(Written task): Reproduce every one of the items below word for word, line by line, changing nothing.

(Provided records):
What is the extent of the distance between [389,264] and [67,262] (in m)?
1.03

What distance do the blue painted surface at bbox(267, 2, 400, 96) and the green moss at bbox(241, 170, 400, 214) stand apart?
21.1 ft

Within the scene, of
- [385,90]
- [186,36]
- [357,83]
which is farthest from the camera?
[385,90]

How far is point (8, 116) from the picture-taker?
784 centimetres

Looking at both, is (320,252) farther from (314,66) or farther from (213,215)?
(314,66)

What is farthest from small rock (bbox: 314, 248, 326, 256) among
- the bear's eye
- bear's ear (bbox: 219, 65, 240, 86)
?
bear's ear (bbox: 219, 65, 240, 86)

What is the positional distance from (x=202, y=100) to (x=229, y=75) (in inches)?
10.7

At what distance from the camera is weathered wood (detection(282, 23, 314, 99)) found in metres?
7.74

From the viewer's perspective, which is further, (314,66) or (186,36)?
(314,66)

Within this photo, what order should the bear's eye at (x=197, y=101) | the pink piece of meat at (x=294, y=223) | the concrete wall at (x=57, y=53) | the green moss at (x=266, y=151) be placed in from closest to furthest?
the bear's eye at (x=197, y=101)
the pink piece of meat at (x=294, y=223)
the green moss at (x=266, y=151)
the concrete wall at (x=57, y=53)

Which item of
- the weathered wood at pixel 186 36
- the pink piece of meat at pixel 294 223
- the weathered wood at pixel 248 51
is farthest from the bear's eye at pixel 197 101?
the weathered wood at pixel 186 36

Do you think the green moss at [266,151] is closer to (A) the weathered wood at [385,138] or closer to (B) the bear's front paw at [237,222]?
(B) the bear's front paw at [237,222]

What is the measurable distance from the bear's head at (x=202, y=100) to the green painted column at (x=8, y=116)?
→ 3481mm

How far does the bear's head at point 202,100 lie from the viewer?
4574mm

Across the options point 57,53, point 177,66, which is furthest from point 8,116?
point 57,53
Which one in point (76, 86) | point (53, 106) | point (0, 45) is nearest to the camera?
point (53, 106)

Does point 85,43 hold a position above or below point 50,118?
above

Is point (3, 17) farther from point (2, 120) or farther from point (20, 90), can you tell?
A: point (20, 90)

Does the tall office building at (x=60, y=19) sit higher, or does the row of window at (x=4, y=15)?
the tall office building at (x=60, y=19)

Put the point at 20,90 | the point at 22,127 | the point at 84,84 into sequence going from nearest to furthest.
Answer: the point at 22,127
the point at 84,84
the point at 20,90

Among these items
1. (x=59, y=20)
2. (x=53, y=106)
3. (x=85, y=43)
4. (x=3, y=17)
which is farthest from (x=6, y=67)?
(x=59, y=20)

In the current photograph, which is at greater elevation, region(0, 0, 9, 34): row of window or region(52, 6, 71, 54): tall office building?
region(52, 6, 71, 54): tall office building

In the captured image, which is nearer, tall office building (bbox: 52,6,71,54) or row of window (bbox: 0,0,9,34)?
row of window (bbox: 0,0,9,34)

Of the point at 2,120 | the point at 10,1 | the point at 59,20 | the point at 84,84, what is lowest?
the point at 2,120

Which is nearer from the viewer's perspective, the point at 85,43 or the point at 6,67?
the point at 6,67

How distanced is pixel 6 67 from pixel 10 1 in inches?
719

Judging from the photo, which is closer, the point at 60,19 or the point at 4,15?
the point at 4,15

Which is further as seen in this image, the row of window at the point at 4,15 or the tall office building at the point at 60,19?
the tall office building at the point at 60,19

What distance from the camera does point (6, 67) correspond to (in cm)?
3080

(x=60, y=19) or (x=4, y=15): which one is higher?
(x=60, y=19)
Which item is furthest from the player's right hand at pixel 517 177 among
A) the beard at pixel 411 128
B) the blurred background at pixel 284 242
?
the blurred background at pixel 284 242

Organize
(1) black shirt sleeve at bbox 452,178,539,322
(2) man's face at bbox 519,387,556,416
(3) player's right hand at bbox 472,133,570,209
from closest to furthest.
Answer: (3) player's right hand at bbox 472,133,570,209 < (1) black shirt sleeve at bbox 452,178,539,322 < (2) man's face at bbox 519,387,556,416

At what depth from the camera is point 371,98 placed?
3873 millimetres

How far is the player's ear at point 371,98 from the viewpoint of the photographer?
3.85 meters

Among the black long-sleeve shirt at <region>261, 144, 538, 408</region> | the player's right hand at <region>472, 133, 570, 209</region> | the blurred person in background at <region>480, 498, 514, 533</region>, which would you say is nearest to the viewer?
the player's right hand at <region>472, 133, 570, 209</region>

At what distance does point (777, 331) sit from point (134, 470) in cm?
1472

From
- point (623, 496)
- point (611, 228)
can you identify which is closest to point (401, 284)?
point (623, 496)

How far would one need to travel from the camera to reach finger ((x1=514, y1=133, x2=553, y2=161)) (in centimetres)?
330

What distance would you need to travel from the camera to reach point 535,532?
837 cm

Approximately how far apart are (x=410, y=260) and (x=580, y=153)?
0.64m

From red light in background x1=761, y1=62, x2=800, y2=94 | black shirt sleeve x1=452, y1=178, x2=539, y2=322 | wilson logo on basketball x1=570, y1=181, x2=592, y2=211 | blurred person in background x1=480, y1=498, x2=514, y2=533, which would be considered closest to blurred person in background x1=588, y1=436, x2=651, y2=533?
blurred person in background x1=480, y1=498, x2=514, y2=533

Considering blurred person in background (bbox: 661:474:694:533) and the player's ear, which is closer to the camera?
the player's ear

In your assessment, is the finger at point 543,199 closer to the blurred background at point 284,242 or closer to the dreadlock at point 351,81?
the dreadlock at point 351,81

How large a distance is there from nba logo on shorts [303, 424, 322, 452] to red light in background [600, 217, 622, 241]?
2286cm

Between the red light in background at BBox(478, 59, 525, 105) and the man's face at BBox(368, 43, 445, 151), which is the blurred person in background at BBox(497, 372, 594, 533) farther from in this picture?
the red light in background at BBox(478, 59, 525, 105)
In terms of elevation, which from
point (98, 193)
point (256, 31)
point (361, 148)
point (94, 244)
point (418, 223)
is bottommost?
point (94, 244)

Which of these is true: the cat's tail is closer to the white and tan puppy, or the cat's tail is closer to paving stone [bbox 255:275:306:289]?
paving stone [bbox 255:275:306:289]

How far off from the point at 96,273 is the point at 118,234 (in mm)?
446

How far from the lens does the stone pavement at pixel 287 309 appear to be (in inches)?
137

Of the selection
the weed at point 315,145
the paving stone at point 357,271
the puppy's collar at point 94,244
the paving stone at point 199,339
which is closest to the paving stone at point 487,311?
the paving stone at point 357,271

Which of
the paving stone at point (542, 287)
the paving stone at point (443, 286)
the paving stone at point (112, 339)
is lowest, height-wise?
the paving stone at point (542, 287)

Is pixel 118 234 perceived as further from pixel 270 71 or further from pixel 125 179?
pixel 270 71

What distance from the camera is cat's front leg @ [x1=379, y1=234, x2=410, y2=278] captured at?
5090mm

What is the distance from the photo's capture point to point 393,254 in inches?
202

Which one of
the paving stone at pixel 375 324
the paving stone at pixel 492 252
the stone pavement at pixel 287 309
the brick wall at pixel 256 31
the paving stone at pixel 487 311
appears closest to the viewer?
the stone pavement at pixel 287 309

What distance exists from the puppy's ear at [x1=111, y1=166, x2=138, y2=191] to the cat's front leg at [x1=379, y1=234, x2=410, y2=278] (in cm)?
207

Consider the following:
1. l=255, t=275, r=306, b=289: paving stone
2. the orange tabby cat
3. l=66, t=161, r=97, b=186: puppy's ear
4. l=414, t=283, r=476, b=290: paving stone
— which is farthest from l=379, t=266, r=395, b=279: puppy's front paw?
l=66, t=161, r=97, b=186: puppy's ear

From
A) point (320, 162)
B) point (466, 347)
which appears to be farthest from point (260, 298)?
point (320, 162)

(Exercise response):
What is the extent of the distance between [389,264] and [67,262] (in m)?
1.03

What distance do the blue painted surface at bbox(267, 2, 400, 96) and the green moss at bbox(241, 170, 400, 214) stand apart?
21.1 ft

Within the scene, of
- [385,90]
- [186,36]
- [357,83]
which is farthest from the camera?
[385,90]

How far is point (8, 116) from the picture-taker?
784 centimetres

Looking at both, is (320,252) farther from (314,66) or farther from (213,215)?
(314,66)

What is farthest from small rock (bbox: 314, 248, 326, 256) among
- the bear's eye
- bear's ear (bbox: 219, 65, 240, 86)
?
bear's ear (bbox: 219, 65, 240, 86)

What is the positional distance from (x=202, y=100) to (x=229, y=75) (in inches)?
10.7

At what distance from the camera is weathered wood (detection(282, 23, 314, 99)) found in metres?
7.74

From the viewer's perspective, which is further, (314,66) or (186,36)?
(314,66)

Within this photo, what order should the bear's eye at (x=197, y=101) | the pink piece of meat at (x=294, y=223) | the concrete wall at (x=57, y=53) | the green moss at (x=266, y=151) be placed in from closest to furthest?
the bear's eye at (x=197, y=101)
the pink piece of meat at (x=294, y=223)
the green moss at (x=266, y=151)
the concrete wall at (x=57, y=53)

Which item of
- the weathered wood at pixel 186 36
- the pink piece of meat at pixel 294 223
- the weathered wood at pixel 248 51
is farthest from the bear's eye at pixel 197 101?
the weathered wood at pixel 186 36

Do you think the green moss at [266,151] is closer to (A) the weathered wood at [385,138] or closer to (B) the bear's front paw at [237,222]?
(B) the bear's front paw at [237,222]

What is the measurable distance from the bear's head at (x=202, y=100) to the green painted column at (x=8, y=116)?
→ 3481mm

How far does the bear's head at point 202,100 lie from the viewer?
4574mm

Across the options point 57,53, point 177,66, which is furthest from point 8,116?
point 57,53
Which one in point (76, 86) | point (53, 106) | point (0, 45) is nearest to the camera?
point (53, 106)

Does point 85,43 hold a position above or below point 50,118?
above

Is point (3, 17) farther from point (2, 120) or farther from point (20, 90), can you tell?
A: point (20, 90)

Does the tall office building at (x=60, y=19) sit higher, or does the row of window at (x=4, y=15)?
the tall office building at (x=60, y=19)

Put the point at 20,90 | the point at 22,127 | the point at 84,84 into sequence going from nearest to furthest.
Answer: the point at 22,127
the point at 84,84
the point at 20,90

Among these items
1. (x=59, y=20)
2. (x=53, y=106)
3. (x=85, y=43)
4. (x=3, y=17)
which is farthest from (x=6, y=67)?
(x=59, y=20)

In the current photograph, which is at greater elevation, region(0, 0, 9, 34): row of window or region(52, 6, 71, 54): tall office building?
region(52, 6, 71, 54): tall office building

In the captured image, which is nearer, tall office building (bbox: 52,6,71,54) or row of window (bbox: 0,0,9,34)?
row of window (bbox: 0,0,9,34)

Of the point at 2,120 | the point at 10,1 | the point at 59,20 | the point at 84,84, what is lowest?
the point at 2,120

Which is nearer from the viewer's perspective, the point at 85,43 or the point at 6,67?
the point at 6,67

How distanced is pixel 6 67 from pixel 10 1 in inches?
719

Judging from the photo, which is closer, the point at 60,19 or the point at 4,15?
the point at 4,15

Which is further as seen in this image, the row of window at the point at 4,15 or the tall office building at the point at 60,19?
the tall office building at the point at 60,19

What distance from the camera does point (6, 67) correspond to (in cm)?
3080

(x=60, y=19) or (x=4, y=15): which one is higher?
(x=60, y=19)
Which item is furthest from the player's right hand at pixel 517 177 among
A) the beard at pixel 411 128
B) the blurred background at pixel 284 242
?
the blurred background at pixel 284 242

Organize
(1) black shirt sleeve at bbox 452,178,539,322
(2) man's face at bbox 519,387,556,416
(3) player's right hand at bbox 472,133,570,209
from closest to furthest.
Answer: (3) player's right hand at bbox 472,133,570,209 < (1) black shirt sleeve at bbox 452,178,539,322 < (2) man's face at bbox 519,387,556,416

At what depth from the camera is point 371,98 placed?
3873 millimetres

How far is the player's ear at point 371,98 from the viewpoint of the photographer?
3.85 meters

Among the black long-sleeve shirt at <region>261, 144, 538, 408</region> | the player's right hand at <region>472, 133, 570, 209</region> | the blurred person in background at <region>480, 498, 514, 533</region>, which would you say is nearest to the viewer?
the player's right hand at <region>472, 133, 570, 209</region>

At what distance does point (777, 331) sit from point (134, 470) in cm?
1472

From
- point (623, 496)
- point (611, 228)
can you identify which is closest to point (401, 284)?
point (623, 496)

How far would one need to travel from the camera to reach finger ((x1=514, y1=133, x2=553, y2=161)) (in centimetres)?
330

What distance would you need to travel from the camera to reach point 535,532?
837 cm

Approximately how far apart are (x=410, y=260) and (x=580, y=153)?
0.64m

From red light in background x1=761, y1=62, x2=800, y2=94 | black shirt sleeve x1=452, y1=178, x2=539, y2=322 | wilson logo on basketball x1=570, y1=181, x2=592, y2=211 | blurred person in background x1=480, y1=498, x2=514, y2=533, which would be considered closest to blurred person in background x1=588, y1=436, x2=651, y2=533?
blurred person in background x1=480, y1=498, x2=514, y2=533

Considering blurred person in background (bbox: 661:474:694:533) and the player's ear, which is closer to the camera?
the player's ear

In your assessment, is the finger at point 543,199 closer to the blurred background at point 284,242 or closer to the dreadlock at point 351,81?
the dreadlock at point 351,81

How large a distance is there from nba logo on shorts [303, 424, 322, 452] to red light in background [600, 217, 622, 241]?
2286cm

Between the red light in background at BBox(478, 59, 525, 105) and the man's face at BBox(368, 43, 445, 151), which is the blurred person in background at BBox(497, 372, 594, 533) farther from in this picture?
the red light in background at BBox(478, 59, 525, 105)
In terms of elevation, which from
point (98, 193)
point (256, 31)
point (361, 148)
point (94, 244)
point (418, 223)
is bottommost?
point (94, 244)

Which of these is true: the cat's tail is closer to the white and tan puppy, or the cat's tail is closer to paving stone [bbox 255:275:306:289]?
paving stone [bbox 255:275:306:289]

How far off from the point at 96,273 is the point at 118,234 (in mm)?
446

How far from the lens does the stone pavement at pixel 287 309 appear to be (in inches)?
137

Of the selection
the weed at point 315,145
the paving stone at point 357,271
the puppy's collar at point 94,244
the paving stone at point 199,339
which is closest to the paving stone at point 487,311?
the paving stone at point 357,271

Which of
the paving stone at point (542, 287)
the paving stone at point (443, 286)
the paving stone at point (112, 339)
is lowest, height-wise?
the paving stone at point (542, 287)

Is pixel 118 234 perceived as further from pixel 270 71 or further from pixel 125 179?
pixel 270 71

What distance from the camera is cat's front leg @ [x1=379, y1=234, x2=410, y2=278] captured at?
5090mm

What is the distance from the photo's capture point to point 393,254 in inches?
202

Which one of
the paving stone at pixel 375 324
the paving stone at pixel 492 252
the stone pavement at pixel 287 309
the brick wall at pixel 256 31
the paving stone at pixel 487 311
appears closest to the viewer?
the stone pavement at pixel 287 309

What distance exists from the puppy's ear at [x1=111, y1=166, x2=138, y2=191] to the cat's front leg at [x1=379, y1=234, x2=410, y2=278] (in cm)?
207

Consider the following:
1. l=255, t=275, r=306, b=289: paving stone
2. the orange tabby cat
3. l=66, t=161, r=97, b=186: puppy's ear
4. l=414, t=283, r=476, b=290: paving stone
— which is farthest from l=379, t=266, r=395, b=279: puppy's front paw?
l=66, t=161, r=97, b=186: puppy's ear

From
A) point (320, 162)
B) point (466, 347)
which appears to be farthest from point (260, 298)?
point (320, 162)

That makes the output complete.